Initiate an ARPA-E SDL Grand Challenge: Drawing inspiration from DARPA’s previous grand challenges that have catalyzed advancements in self-driving vehicles, ARPA-E should establish a Grand Challenge to catalyze state-of-the-art advancements in SDLs for scientific research. This challenge would involve an open call for teams to submit proposals for SDL projects, with a transparent set of performance metrics and benchmarks. Successful applicants would then receive funding to develop SDLs that demonstrate breakthroughs in automated scientific research. A projected budget for this initiative is $30 million¹, divided among six selected teams, each receiving $5 million over a four-year period to build and validate their SDL concepts. While ARPA-E is best positioned in terms of authority and funding flexibility, other institutions like National Science Foundation (NSF) or DARPA itself could also fund similar programs.

Establish a Focused Research Organization to open-source SDL components: This FRO would be responsible for developing modular, open-source hardware and software specifically designed for SDL applications. Creating common standards for both the hardware and software needed for SDLs will make such technology more accessible and encourage wider adoption. The FRO would also conduct research on how automation via SDLs is likely to reshape labor roles within scientific research and provide best practices on how to incorporate SDLs into scientific workflows. A proposed operational timeframe for this organization is five years, with an estimated budget of $18 million over that time period. The organization would work on prototyping SDL-specific hardware solutions and make them available on an open-source basis to foster wider community participation and iterative improvement. A FRO could be spun out of the DOE’s new Foundation for Energy Security (FESI), which would continue to establish the DOE’s role as an innovative science funder and be an exciting opportunity for FESI to work with nontraditional technical organizations. Using FESI would not require any new authorities and could leverage philanthropic funding, rather than requiring congressional appropriations.

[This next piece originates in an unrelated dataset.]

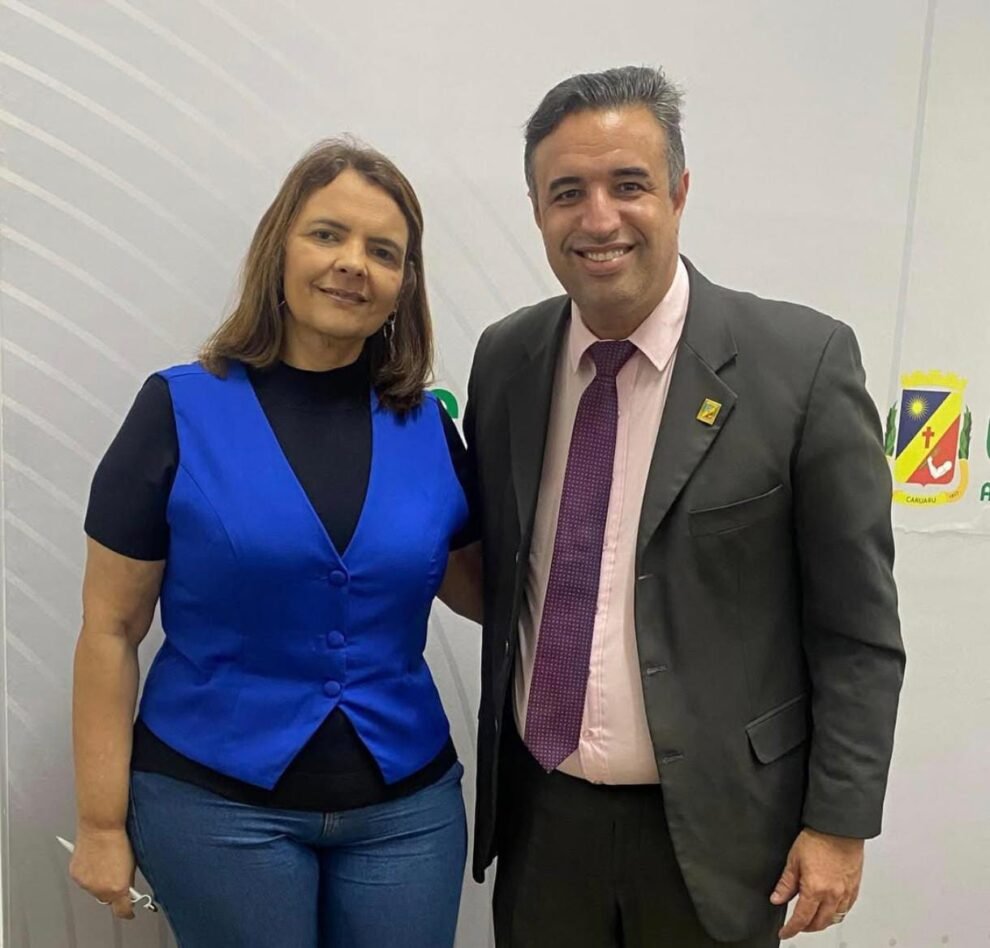 bruno-lambreta-discute-planejamento-da-saude-para-2025-com-secretaria-nadja-menezes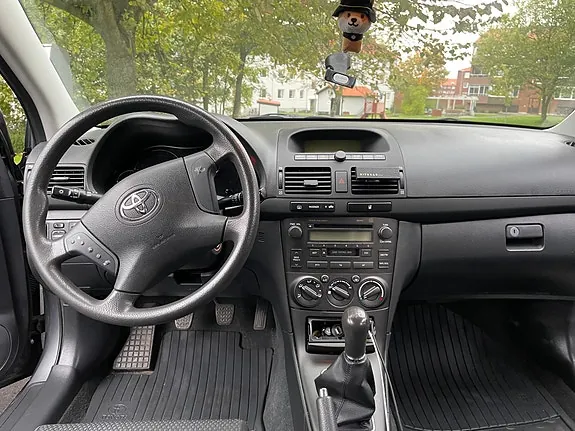 Toyota Avensis 2005 photo 5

Provide dedicated funding for the DOE national labs to build self-driving lab user facilities, so the United States can build institutional expertise in SDL operations and allow other U.S. scientists to familiarize themselves with these platforms. This funding can be specifically set aside by the DOE Office of Science or through line-item appropriations from Congress. Existing prototype SDLs, like the Argonne National Lab Rapid Prototyping Lab or Berkeley Lab’s A-Lab, that have emerged in the past several years lack sustained DOE funding but could be scaled up and supported with only $50 million in total funding over the next five years. SDLs are also one of the primary applications identified by the national labs in the “AI for Science, Energy, and Security” report, demonstrating willingness to build out this infrastructure and underscoring the recognized strategic importance of SDLs by the scientific research community.